### SOURCE PASSAGE
■ ■ ■ ■

The finite-state morphologies used in the ParGram project associate surface forms of words with a canonical form (a lemma) and a series of morphological tags that provide grammatical information about that form. An example for English is shown in (1) and for Urdu in (2).

(1)

pushes:

push +Verb +Pres +3sg

  

push +Noun +Pl

(2)

bOlA

bOl +Verb +Perf +Masc +Sg

(1) states the English surface form pushes can either be the third singular form of the verb push or the plural of the noun push. (2) states that the Urdu surface form bOlA is the perfect masculine singular form of the verb bOl.

The first step of writing a finite-state morphology for Urdu involves determining which tags are associated with which surface forms. As can be seen from the above examples, determining the part of speech (e.g., verb, noun, adjective) is not enough, at least not for writing deep grammars. For verbs, tense, aspect, and agreement features are needed. For nouns, number and gender information is needed, as well as information as to whether it is a common or proper noun. Once the set of relevant tags is chosen, the patterns of how the surface forms map to the stem-tag sets must be determined. For example, in English the stem-tag set dog + Noun + Pl corresponds to the surface form dogs in which a s is added to the stem, while box + Noun + Pl corresponds to boxes in which an es is added. The basic tag set for Urdu has been established, and the morphological paradigms that correspond to these tag combinations have been determined.

■ ■ ■ ■

### DATA BLOCK
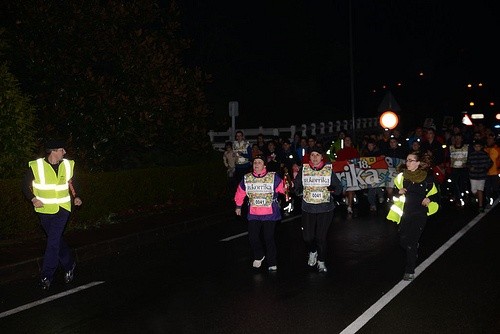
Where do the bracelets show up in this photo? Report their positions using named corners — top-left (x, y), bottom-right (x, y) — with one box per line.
top-left (74, 195), bottom-right (79, 199)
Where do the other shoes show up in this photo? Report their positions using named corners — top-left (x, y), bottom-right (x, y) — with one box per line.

■ ■ ■ ■

### WHAT TO DO
According to the passage on finite-state morphologies, what information is needed for nouns besides number and gender?

### ANSWER
Whether the noun is a common or proper noun.